*Selection*.
Cubist Cuts
A $3 \times 3 \times 3$ cube may be reduced to unit cubes ($1 \times1 \times1$ cubes) in six saw cuts if you go straight at it.
If after every cut you can rearrange the pieces before cutting straight through, can you do it in fewer? Answer the same question with a $4 \times 4 \times 4$ cube:
What about a cube of any size (an $n \times n \times n$ cube)?
This problem has been adapted from the book "Sums for Smart Kids" by Laurie Buxton, published by BEAM Education. This book is out of print but can still be found on Amazon.
Use cubes made from smaller cubes (e.g. multilink) to help you. For the 3x3x3 cube, think about "freeing" the centre unit cube.
Jake, Ryo and Charlie from Moorfield Junior School have explained how to cut up a 3x3x3 cube using 6 cuts:
"We got a 3 by 3 cube and then we cut it 2 times to make 3 lots of 9 cubes. Then we piled all the cubes on top of each other. Then we took another 2 cuts to leave 9 towers of 3 cubes. Next we layed them next to each other. After that we took another 2 cuts to leave the 27 unit cubes."

*Exercise requirements*.
#1 Answer these questions about the cube-cutting problem:
(a) How many saw cuts does the straightforward method need for the 3 × 3 × 3 cube?
(b) What book was the problem adapted from?
(c) Which unit cube does the hint suggest thinking about "freeing"?
#2 Please pick out every line of the records that holds the string "instances", matching case exactly.
The text and the records have no connection to each other.

*The records*.
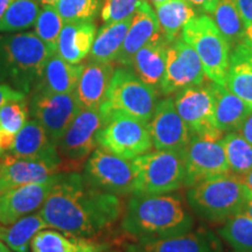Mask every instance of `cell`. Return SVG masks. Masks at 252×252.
Listing matches in <instances>:
<instances>
[{"mask_svg": "<svg viewBox=\"0 0 252 252\" xmlns=\"http://www.w3.org/2000/svg\"><path fill=\"white\" fill-rule=\"evenodd\" d=\"M121 213L117 195L90 187L78 173H60L40 215L52 228L90 238L113 224Z\"/></svg>", "mask_w": 252, "mask_h": 252, "instance_id": "cell-1", "label": "cell"}, {"mask_svg": "<svg viewBox=\"0 0 252 252\" xmlns=\"http://www.w3.org/2000/svg\"><path fill=\"white\" fill-rule=\"evenodd\" d=\"M194 220L176 194L134 195L126 207L122 228L137 238H161L193 230Z\"/></svg>", "mask_w": 252, "mask_h": 252, "instance_id": "cell-2", "label": "cell"}, {"mask_svg": "<svg viewBox=\"0 0 252 252\" xmlns=\"http://www.w3.org/2000/svg\"><path fill=\"white\" fill-rule=\"evenodd\" d=\"M54 52L36 35L20 33L0 36V80L27 94L36 84Z\"/></svg>", "mask_w": 252, "mask_h": 252, "instance_id": "cell-3", "label": "cell"}, {"mask_svg": "<svg viewBox=\"0 0 252 252\" xmlns=\"http://www.w3.org/2000/svg\"><path fill=\"white\" fill-rule=\"evenodd\" d=\"M247 201L241 176L232 173L198 182L187 191V202L191 210L212 223H224L242 212Z\"/></svg>", "mask_w": 252, "mask_h": 252, "instance_id": "cell-4", "label": "cell"}, {"mask_svg": "<svg viewBox=\"0 0 252 252\" xmlns=\"http://www.w3.org/2000/svg\"><path fill=\"white\" fill-rule=\"evenodd\" d=\"M158 91L135 75L119 68L113 72L106 98L99 108L105 123L113 116H126L149 124L157 108Z\"/></svg>", "mask_w": 252, "mask_h": 252, "instance_id": "cell-5", "label": "cell"}, {"mask_svg": "<svg viewBox=\"0 0 252 252\" xmlns=\"http://www.w3.org/2000/svg\"><path fill=\"white\" fill-rule=\"evenodd\" d=\"M134 195L167 194L185 186L182 152L156 151L132 160Z\"/></svg>", "mask_w": 252, "mask_h": 252, "instance_id": "cell-6", "label": "cell"}, {"mask_svg": "<svg viewBox=\"0 0 252 252\" xmlns=\"http://www.w3.org/2000/svg\"><path fill=\"white\" fill-rule=\"evenodd\" d=\"M181 39L196 52L207 78L225 86L231 46L213 19L207 14H197L182 28Z\"/></svg>", "mask_w": 252, "mask_h": 252, "instance_id": "cell-7", "label": "cell"}, {"mask_svg": "<svg viewBox=\"0 0 252 252\" xmlns=\"http://www.w3.org/2000/svg\"><path fill=\"white\" fill-rule=\"evenodd\" d=\"M102 149L126 160H133L152 149L149 124L126 116H113L97 134Z\"/></svg>", "mask_w": 252, "mask_h": 252, "instance_id": "cell-8", "label": "cell"}, {"mask_svg": "<svg viewBox=\"0 0 252 252\" xmlns=\"http://www.w3.org/2000/svg\"><path fill=\"white\" fill-rule=\"evenodd\" d=\"M83 179L90 187L113 195H126L133 190L132 162L102 147L91 153L84 167Z\"/></svg>", "mask_w": 252, "mask_h": 252, "instance_id": "cell-9", "label": "cell"}, {"mask_svg": "<svg viewBox=\"0 0 252 252\" xmlns=\"http://www.w3.org/2000/svg\"><path fill=\"white\" fill-rule=\"evenodd\" d=\"M80 111L74 93L54 94L35 88L30 103L31 116L43 126L56 146Z\"/></svg>", "mask_w": 252, "mask_h": 252, "instance_id": "cell-10", "label": "cell"}, {"mask_svg": "<svg viewBox=\"0 0 252 252\" xmlns=\"http://www.w3.org/2000/svg\"><path fill=\"white\" fill-rule=\"evenodd\" d=\"M174 105L193 135L222 139L224 134L216 127L214 97L209 83L185 88L175 93Z\"/></svg>", "mask_w": 252, "mask_h": 252, "instance_id": "cell-11", "label": "cell"}, {"mask_svg": "<svg viewBox=\"0 0 252 252\" xmlns=\"http://www.w3.org/2000/svg\"><path fill=\"white\" fill-rule=\"evenodd\" d=\"M185 162V187L202 182L208 179L230 173L222 139L193 135L182 151Z\"/></svg>", "mask_w": 252, "mask_h": 252, "instance_id": "cell-12", "label": "cell"}, {"mask_svg": "<svg viewBox=\"0 0 252 252\" xmlns=\"http://www.w3.org/2000/svg\"><path fill=\"white\" fill-rule=\"evenodd\" d=\"M202 62L196 52L180 37L169 43L166 64L160 83L163 94H172L185 88L198 86L206 81Z\"/></svg>", "mask_w": 252, "mask_h": 252, "instance_id": "cell-13", "label": "cell"}, {"mask_svg": "<svg viewBox=\"0 0 252 252\" xmlns=\"http://www.w3.org/2000/svg\"><path fill=\"white\" fill-rule=\"evenodd\" d=\"M105 124L99 110L81 109L58 146L69 168L74 169L98 146L97 134Z\"/></svg>", "mask_w": 252, "mask_h": 252, "instance_id": "cell-14", "label": "cell"}, {"mask_svg": "<svg viewBox=\"0 0 252 252\" xmlns=\"http://www.w3.org/2000/svg\"><path fill=\"white\" fill-rule=\"evenodd\" d=\"M149 130L157 151L182 152L193 138V133L176 111L173 97L158 102Z\"/></svg>", "mask_w": 252, "mask_h": 252, "instance_id": "cell-15", "label": "cell"}, {"mask_svg": "<svg viewBox=\"0 0 252 252\" xmlns=\"http://www.w3.org/2000/svg\"><path fill=\"white\" fill-rule=\"evenodd\" d=\"M58 175L43 182H34L8 189L0 195V223L11 225L39 209L48 197Z\"/></svg>", "mask_w": 252, "mask_h": 252, "instance_id": "cell-16", "label": "cell"}, {"mask_svg": "<svg viewBox=\"0 0 252 252\" xmlns=\"http://www.w3.org/2000/svg\"><path fill=\"white\" fill-rule=\"evenodd\" d=\"M62 161L6 157L0 165V195L8 189L43 182L60 174Z\"/></svg>", "mask_w": 252, "mask_h": 252, "instance_id": "cell-17", "label": "cell"}, {"mask_svg": "<svg viewBox=\"0 0 252 252\" xmlns=\"http://www.w3.org/2000/svg\"><path fill=\"white\" fill-rule=\"evenodd\" d=\"M126 252H222L219 238L208 230H196L161 238H138Z\"/></svg>", "mask_w": 252, "mask_h": 252, "instance_id": "cell-18", "label": "cell"}, {"mask_svg": "<svg viewBox=\"0 0 252 252\" xmlns=\"http://www.w3.org/2000/svg\"><path fill=\"white\" fill-rule=\"evenodd\" d=\"M113 72L111 63L90 61L83 65L74 93L81 109L99 110L106 98Z\"/></svg>", "mask_w": 252, "mask_h": 252, "instance_id": "cell-19", "label": "cell"}, {"mask_svg": "<svg viewBox=\"0 0 252 252\" xmlns=\"http://www.w3.org/2000/svg\"><path fill=\"white\" fill-rule=\"evenodd\" d=\"M159 31L156 11L151 7L149 2L141 0L132 15L131 25L116 61L124 67H131L138 50L149 42Z\"/></svg>", "mask_w": 252, "mask_h": 252, "instance_id": "cell-20", "label": "cell"}, {"mask_svg": "<svg viewBox=\"0 0 252 252\" xmlns=\"http://www.w3.org/2000/svg\"><path fill=\"white\" fill-rule=\"evenodd\" d=\"M9 156L20 159L62 161L58 152V146L50 140L43 126L35 119L26 122L24 127L18 132Z\"/></svg>", "mask_w": 252, "mask_h": 252, "instance_id": "cell-21", "label": "cell"}, {"mask_svg": "<svg viewBox=\"0 0 252 252\" xmlns=\"http://www.w3.org/2000/svg\"><path fill=\"white\" fill-rule=\"evenodd\" d=\"M209 86L214 97L216 127L224 135L230 132H237L252 109L225 86L215 82H210Z\"/></svg>", "mask_w": 252, "mask_h": 252, "instance_id": "cell-22", "label": "cell"}, {"mask_svg": "<svg viewBox=\"0 0 252 252\" xmlns=\"http://www.w3.org/2000/svg\"><path fill=\"white\" fill-rule=\"evenodd\" d=\"M169 42L160 31L138 50L131 67L138 77L158 90L165 71L167 49Z\"/></svg>", "mask_w": 252, "mask_h": 252, "instance_id": "cell-23", "label": "cell"}, {"mask_svg": "<svg viewBox=\"0 0 252 252\" xmlns=\"http://www.w3.org/2000/svg\"><path fill=\"white\" fill-rule=\"evenodd\" d=\"M94 37L96 26L93 21L64 23L59 36L56 53L71 64H78L90 54Z\"/></svg>", "mask_w": 252, "mask_h": 252, "instance_id": "cell-24", "label": "cell"}, {"mask_svg": "<svg viewBox=\"0 0 252 252\" xmlns=\"http://www.w3.org/2000/svg\"><path fill=\"white\" fill-rule=\"evenodd\" d=\"M225 87L252 109V48L245 42L237 43L230 53Z\"/></svg>", "mask_w": 252, "mask_h": 252, "instance_id": "cell-25", "label": "cell"}, {"mask_svg": "<svg viewBox=\"0 0 252 252\" xmlns=\"http://www.w3.org/2000/svg\"><path fill=\"white\" fill-rule=\"evenodd\" d=\"M82 68L83 65L71 64L54 53L47 60L35 88L54 94L75 93Z\"/></svg>", "mask_w": 252, "mask_h": 252, "instance_id": "cell-26", "label": "cell"}, {"mask_svg": "<svg viewBox=\"0 0 252 252\" xmlns=\"http://www.w3.org/2000/svg\"><path fill=\"white\" fill-rule=\"evenodd\" d=\"M108 248V244L54 230H41L31 242L32 252H104Z\"/></svg>", "mask_w": 252, "mask_h": 252, "instance_id": "cell-27", "label": "cell"}, {"mask_svg": "<svg viewBox=\"0 0 252 252\" xmlns=\"http://www.w3.org/2000/svg\"><path fill=\"white\" fill-rule=\"evenodd\" d=\"M132 17L116 23L105 24L94 37L90 50V60L94 62L111 63L116 61L130 27Z\"/></svg>", "mask_w": 252, "mask_h": 252, "instance_id": "cell-28", "label": "cell"}, {"mask_svg": "<svg viewBox=\"0 0 252 252\" xmlns=\"http://www.w3.org/2000/svg\"><path fill=\"white\" fill-rule=\"evenodd\" d=\"M156 14L160 33L172 43L181 35L182 28L196 17L197 12L187 0H167L156 6Z\"/></svg>", "mask_w": 252, "mask_h": 252, "instance_id": "cell-29", "label": "cell"}, {"mask_svg": "<svg viewBox=\"0 0 252 252\" xmlns=\"http://www.w3.org/2000/svg\"><path fill=\"white\" fill-rule=\"evenodd\" d=\"M48 226L40 214H34L18 220L8 228L0 226V241L14 252H28L34 236Z\"/></svg>", "mask_w": 252, "mask_h": 252, "instance_id": "cell-30", "label": "cell"}, {"mask_svg": "<svg viewBox=\"0 0 252 252\" xmlns=\"http://www.w3.org/2000/svg\"><path fill=\"white\" fill-rule=\"evenodd\" d=\"M214 23L230 46L243 42L245 24L239 13L236 0H219L213 12Z\"/></svg>", "mask_w": 252, "mask_h": 252, "instance_id": "cell-31", "label": "cell"}, {"mask_svg": "<svg viewBox=\"0 0 252 252\" xmlns=\"http://www.w3.org/2000/svg\"><path fill=\"white\" fill-rule=\"evenodd\" d=\"M39 13L37 0H14L0 19V33L27 30L35 25Z\"/></svg>", "mask_w": 252, "mask_h": 252, "instance_id": "cell-32", "label": "cell"}, {"mask_svg": "<svg viewBox=\"0 0 252 252\" xmlns=\"http://www.w3.org/2000/svg\"><path fill=\"white\" fill-rule=\"evenodd\" d=\"M230 173L242 176L252 169V145L238 132H230L222 138Z\"/></svg>", "mask_w": 252, "mask_h": 252, "instance_id": "cell-33", "label": "cell"}, {"mask_svg": "<svg viewBox=\"0 0 252 252\" xmlns=\"http://www.w3.org/2000/svg\"><path fill=\"white\" fill-rule=\"evenodd\" d=\"M219 234L236 252H252V219L245 213L226 220Z\"/></svg>", "mask_w": 252, "mask_h": 252, "instance_id": "cell-34", "label": "cell"}, {"mask_svg": "<svg viewBox=\"0 0 252 252\" xmlns=\"http://www.w3.org/2000/svg\"><path fill=\"white\" fill-rule=\"evenodd\" d=\"M63 25L64 23L56 11L55 5H42L35 21V33L54 53L58 49V41Z\"/></svg>", "mask_w": 252, "mask_h": 252, "instance_id": "cell-35", "label": "cell"}, {"mask_svg": "<svg viewBox=\"0 0 252 252\" xmlns=\"http://www.w3.org/2000/svg\"><path fill=\"white\" fill-rule=\"evenodd\" d=\"M55 8L63 23L93 21L100 9L99 0H59Z\"/></svg>", "mask_w": 252, "mask_h": 252, "instance_id": "cell-36", "label": "cell"}, {"mask_svg": "<svg viewBox=\"0 0 252 252\" xmlns=\"http://www.w3.org/2000/svg\"><path fill=\"white\" fill-rule=\"evenodd\" d=\"M28 109L26 100H9L0 108V130L17 134L26 124Z\"/></svg>", "mask_w": 252, "mask_h": 252, "instance_id": "cell-37", "label": "cell"}, {"mask_svg": "<svg viewBox=\"0 0 252 252\" xmlns=\"http://www.w3.org/2000/svg\"><path fill=\"white\" fill-rule=\"evenodd\" d=\"M141 0H104L100 17L105 24L131 18Z\"/></svg>", "mask_w": 252, "mask_h": 252, "instance_id": "cell-38", "label": "cell"}, {"mask_svg": "<svg viewBox=\"0 0 252 252\" xmlns=\"http://www.w3.org/2000/svg\"><path fill=\"white\" fill-rule=\"evenodd\" d=\"M26 94L21 93L11 86L7 84H0V108L4 105L5 103L9 102V100H15V99H24Z\"/></svg>", "mask_w": 252, "mask_h": 252, "instance_id": "cell-39", "label": "cell"}, {"mask_svg": "<svg viewBox=\"0 0 252 252\" xmlns=\"http://www.w3.org/2000/svg\"><path fill=\"white\" fill-rule=\"evenodd\" d=\"M238 11L245 26L252 23V0H236Z\"/></svg>", "mask_w": 252, "mask_h": 252, "instance_id": "cell-40", "label": "cell"}, {"mask_svg": "<svg viewBox=\"0 0 252 252\" xmlns=\"http://www.w3.org/2000/svg\"><path fill=\"white\" fill-rule=\"evenodd\" d=\"M187 1L193 6V7H196L200 9V11L206 12V13L213 14L219 0H187Z\"/></svg>", "mask_w": 252, "mask_h": 252, "instance_id": "cell-41", "label": "cell"}, {"mask_svg": "<svg viewBox=\"0 0 252 252\" xmlns=\"http://www.w3.org/2000/svg\"><path fill=\"white\" fill-rule=\"evenodd\" d=\"M237 132L252 145V111L250 112V115L248 116L247 119H245Z\"/></svg>", "mask_w": 252, "mask_h": 252, "instance_id": "cell-42", "label": "cell"}, {"mask_svg": "<svg viewBox=\"0 0 252 252\" xmlns=\"http://www.w3.org/2000/svg\"><path fill=\"white\" fill-rule=\"evenodd\" d=\"M242 184L244 186L245 194H247L248 200H251L252 198V169L247 174L241 176Z\"/></svg>", "mask_w": 252, "mask_h": 252, "instance_id": "cell-43", "label": "cell"}, {"mask_svg": "<svg viewBox=\"0 0 252 252\" xmlns=\"http://www.w3.org/2000/svg\"><path fill=\"white\" fill-rule=\"evenodd\" d=\"M243 42H245L248 46H250L252 48V23L245 26Z\"/></svg>", "mask_w": 252, "mask_h": 252, "instance_id": "cell-44", "label": "cell"}, {"mask_svg": "<svg viewBox=\"0 0 252 252\" xmlns=\"http://www.w3.org/2000/svg\"><path fill=\"white\" fill-rule=\"evenodd\" d=\"M14 0H0V19H1V17L6 12V9L9 7V5Z\"/></svg>", "mask_w": 252, "mask_h": 252, "instance_id": "cell-45", "label": "cell"}, {"mask_svg": "<svg viewBox=\"0 0 252 252\" xmlns=\"http://www.w3.org/2000/svg\"><path fill=\"white\" fill-rule=\"evenodd\" d=\"M242 212L245 213L248 216H250L252 219V198H251V200L247 201V203L244 204L243 210H242Z\"/></svg>", "mask_w": 252, "mask_h": 252, "instance_id": "cell-46", "label": "cell"}, {"mask_svg": "<svg viewBox=\"0 0 252 252\" xmlns=\"http://www.w3.org/2000/svg\"><path fill=\"white\" fill-rule=\"evenodd\" d=\"M42 5H55L59 0H39Z\"/></svg>", "mask_w": 252, "mask_h": 252, "instance_id": "cell-47", "label": "cell"}, {"mask_svg": "<svg viewBox=\"0 0 252 252\" xmlns=\"http://www.w3.org/2000/svg\"><path fill=\"white\" fill-rule=\"evenodd\" d=\"M0 252H11L8 250L7 245H6L4 242H1V241H0Z\"/></svg>", "mask_w": 252, "mask_h": 252, "instance_id": "cell-48", "label": "cell"}, {"mask_svg": "<svg viewBox=\"0 0 252 252\" xmlns=\"http://www.w3.org/2000/svg\"><path fill=\"white\" fill-rule=\"evenodd\" d=\"M151 2H152V4L154 5V7H156V6H158V5H160V4H162V2H165V1H167V0H150Z\"/></svg>", "mask_w": 252, "mask_h": 252, "instance_id": "cell-49", "label": "cell"}]
</instances>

*Answers by task*.
#1
(a) Six
(b) "Sums for Smart Kids" by Laurie Buxton
(c) The centre unit cube

#2
Listing matches in <instances>:
<instances>
</instances>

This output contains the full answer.